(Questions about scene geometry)
/---

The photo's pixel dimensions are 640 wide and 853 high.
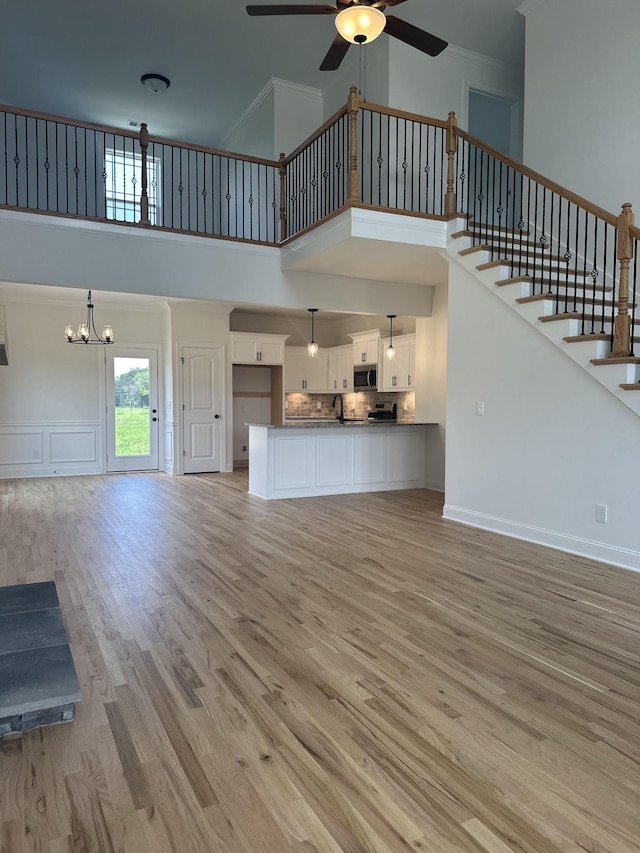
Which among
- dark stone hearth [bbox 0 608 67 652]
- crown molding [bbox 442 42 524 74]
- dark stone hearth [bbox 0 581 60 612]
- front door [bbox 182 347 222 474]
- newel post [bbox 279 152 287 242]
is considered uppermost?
crown molding [bbox 442 42 524 74]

\---

Given problem: Rewrite the items above, swapping "front door" for "entry door" and keeping everything else the same. Leave the pictures out of your answer.

Written answer:
The photo's pixel dimensions are 640 wide and 853 high.
Which among
- dark stone hearth [bbox 0 608 67 652]
- crown molding [bbox 442 42 524 74]
- dark stone hearth [bbox 0 581 60 612]
- entry door [bbox 182 347 222 474]
- newel post [bbox 279 152 287 242]
is considered uppermost?
crown molding [bbox 442 42 524 74]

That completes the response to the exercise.